Our goal is to test a sesquiterpene lactone derived from the plant Neurolaena lobata, neurolenin B, for its bioactivity against two species of nematode: Caenorhabditis elegans, and Dirofilaria immitis. Findings from previous research have proven the effectiveness of neurolenin B against the filarial parasite Brugia pahangi, which causes lymphatic filariasis in cats and other mammals (a close relative to B. malayi, which causes LF in humans). Thus, because C. elegans is a phylogenetically dissimilar species from its filarial counterpart, bioactivity would allude to a range of target species that may respond to neurolenin B. D. immitis, although more closely related to B. pahangi than C. elegans, would still suggest a promising range of target species if affected.
My research showed that neurolenin B is not at all bioactive against C. elegans, but is significantly bioactive against adult D. immitis. This suggests that although neurolenin B may not be effective against non-filarial nematodes, it is potentially bioactive against a wider range of filarial nematode species than just those that cause lymphatic filariasis. Thus, neurolenin B could theoretically be used to treat other filarial diseases such as onchocerciasis and loiasis.
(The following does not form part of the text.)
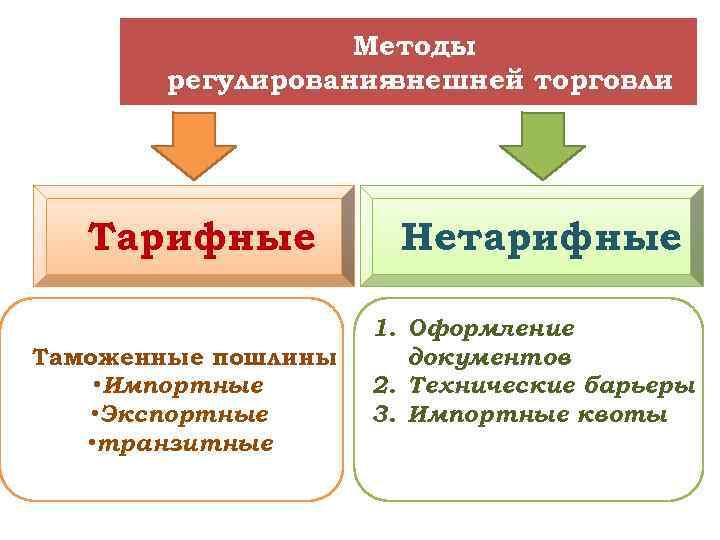 Методы регулирования внешней торговли Тарифные Таможенные пошлины • Импортные • Экспортные • транзитные Нетарифные
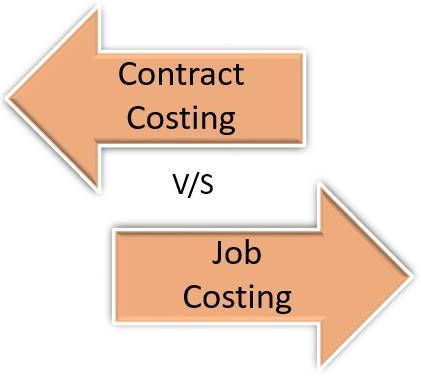 Difference between contract costing and job costing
©2020 Grace Caroline Wessels. Access limited to the Smith College community and other researchers while on campus. Smith College community members also may access from off-campus using a Smith College log-in. Other off-campus researchers may request a copy through Interlibrary Loan for personal use.
Wessels, Grace Caroline, "Analysis of neurolenin bioactivity in adult Caenorhabditis elegans and Dirofilaria immitis" (2020). Honors Project, Smith College, Northampton, MA.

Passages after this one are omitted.